Format the stretch of records from the line containing "SUZUKI GSX1100F Motorcycle" through the line containing "T.P Sông Công: Dự" as a JSON list of strings, one string per line, skipping any blank lines.

DATA RECORDS:
Content starts

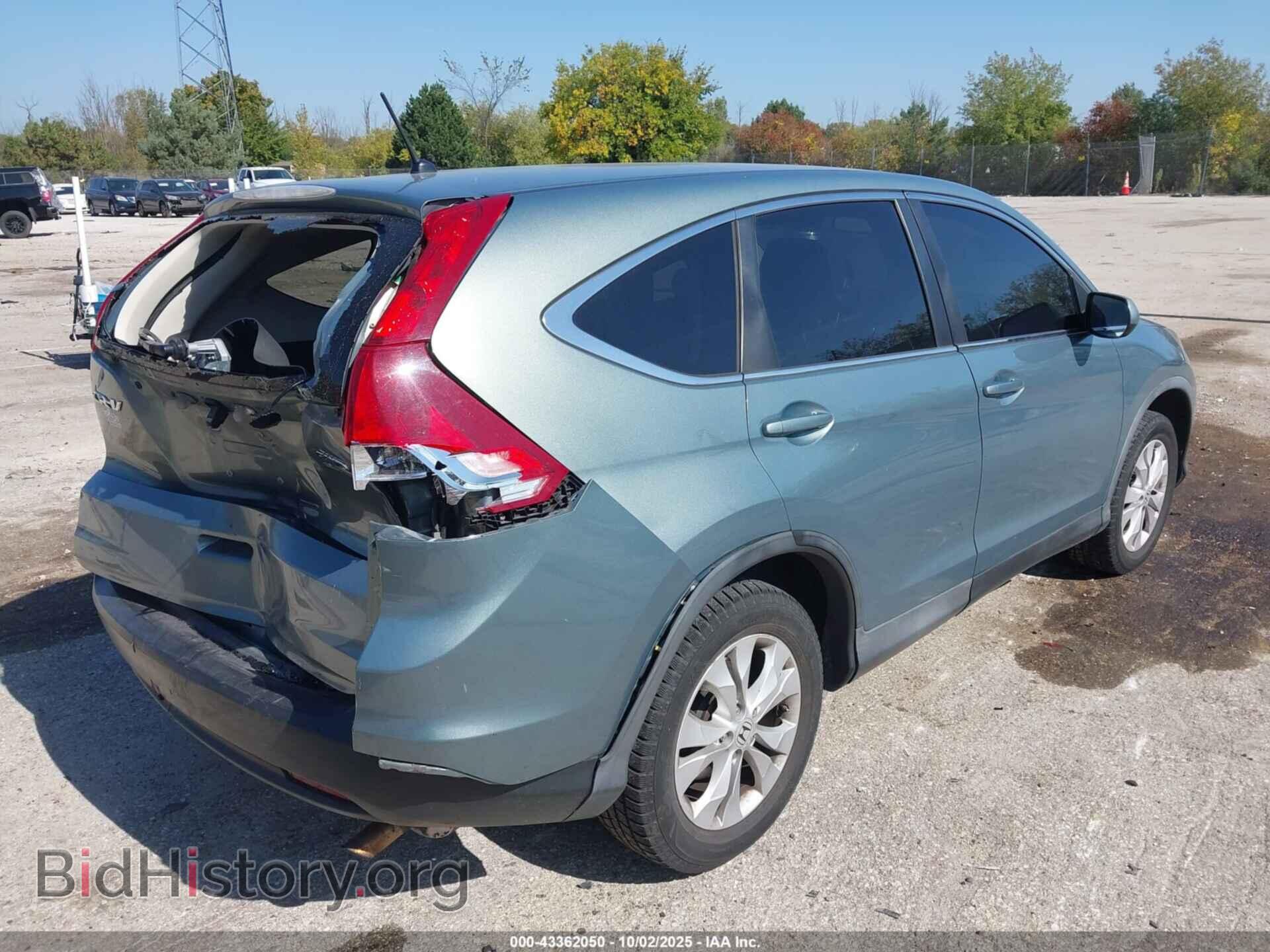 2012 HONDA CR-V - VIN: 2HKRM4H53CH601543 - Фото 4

Content ends
Content starts

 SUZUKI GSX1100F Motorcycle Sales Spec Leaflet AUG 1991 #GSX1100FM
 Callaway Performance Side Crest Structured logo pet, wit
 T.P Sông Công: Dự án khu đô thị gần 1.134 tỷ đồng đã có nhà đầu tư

Content ends
Content starts

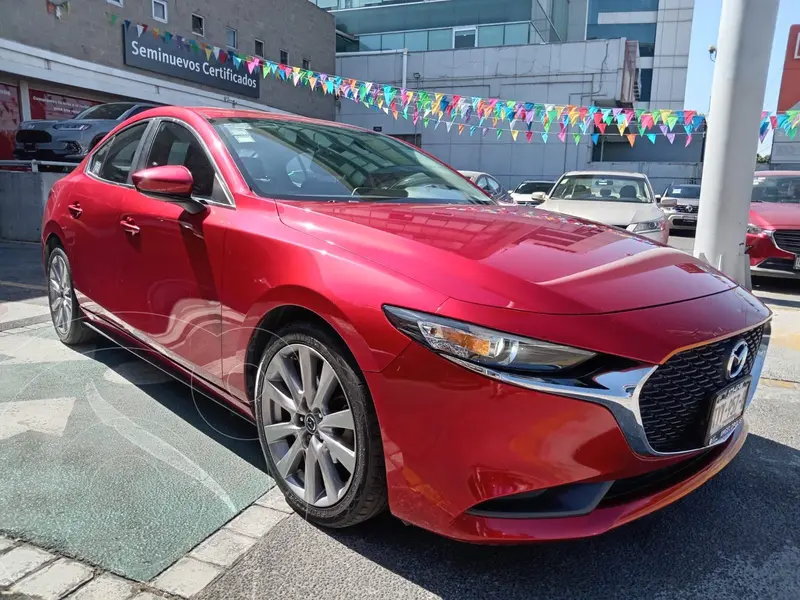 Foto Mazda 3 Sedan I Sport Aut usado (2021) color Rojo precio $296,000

Content ends

RESULT OF THE TASK:
[
  " SUZUKI GSX1100F Motorcycle Sales Spec Leaflet AUG 1991 #GSX1100FM",
  " Callaway Performance Side Crest Structured logo pet, wit",
  " T.P Sông Công: Dự án khu đô thị gần 1.134 tỷ đồng đã có nhà đầu tư"
]